Prompt. Pull every "href" line out of the data below.

(Stored data)
%%

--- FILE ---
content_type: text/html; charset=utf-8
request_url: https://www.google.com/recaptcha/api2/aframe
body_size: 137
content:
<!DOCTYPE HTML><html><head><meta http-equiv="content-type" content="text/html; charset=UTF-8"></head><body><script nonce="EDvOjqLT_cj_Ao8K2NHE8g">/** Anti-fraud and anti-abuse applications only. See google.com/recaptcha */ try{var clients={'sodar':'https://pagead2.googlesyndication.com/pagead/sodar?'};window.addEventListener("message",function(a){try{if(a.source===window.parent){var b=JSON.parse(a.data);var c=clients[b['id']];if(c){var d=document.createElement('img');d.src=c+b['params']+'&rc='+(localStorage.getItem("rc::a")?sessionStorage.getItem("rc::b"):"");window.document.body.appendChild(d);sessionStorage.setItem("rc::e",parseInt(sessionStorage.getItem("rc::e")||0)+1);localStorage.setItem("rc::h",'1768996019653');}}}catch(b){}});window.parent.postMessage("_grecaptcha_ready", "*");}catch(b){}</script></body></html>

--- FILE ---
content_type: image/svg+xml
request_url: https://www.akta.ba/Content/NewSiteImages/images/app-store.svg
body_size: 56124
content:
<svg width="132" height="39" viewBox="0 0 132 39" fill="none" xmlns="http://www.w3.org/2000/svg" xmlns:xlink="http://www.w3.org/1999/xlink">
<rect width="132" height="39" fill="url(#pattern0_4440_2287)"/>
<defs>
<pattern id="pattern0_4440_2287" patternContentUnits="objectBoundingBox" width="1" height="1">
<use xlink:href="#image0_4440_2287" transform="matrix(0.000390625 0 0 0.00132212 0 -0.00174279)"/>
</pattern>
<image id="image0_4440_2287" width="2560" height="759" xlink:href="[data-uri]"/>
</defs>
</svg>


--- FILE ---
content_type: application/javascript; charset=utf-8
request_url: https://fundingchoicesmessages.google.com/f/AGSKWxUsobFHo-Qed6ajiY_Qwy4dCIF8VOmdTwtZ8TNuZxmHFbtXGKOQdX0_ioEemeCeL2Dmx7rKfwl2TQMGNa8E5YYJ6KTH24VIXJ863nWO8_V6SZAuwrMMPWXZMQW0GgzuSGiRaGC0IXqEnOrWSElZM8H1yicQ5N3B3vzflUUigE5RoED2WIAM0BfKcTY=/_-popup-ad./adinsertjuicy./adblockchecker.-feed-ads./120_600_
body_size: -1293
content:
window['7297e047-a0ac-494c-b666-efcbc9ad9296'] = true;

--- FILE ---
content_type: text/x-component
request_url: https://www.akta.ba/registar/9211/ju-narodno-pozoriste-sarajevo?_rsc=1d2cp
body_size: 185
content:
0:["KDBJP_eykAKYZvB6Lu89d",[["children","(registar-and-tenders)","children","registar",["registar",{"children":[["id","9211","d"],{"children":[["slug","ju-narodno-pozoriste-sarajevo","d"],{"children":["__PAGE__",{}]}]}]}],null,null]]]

%%

Response box.
<use xlink:href="#image0_4440_2287" transform="matrix(0.000390625 0 0 0.00132212 0 -0.00174279)"/>
<image id="image0_4440_2287" width="2560" height="759" xlink:href="[data-uri]"/>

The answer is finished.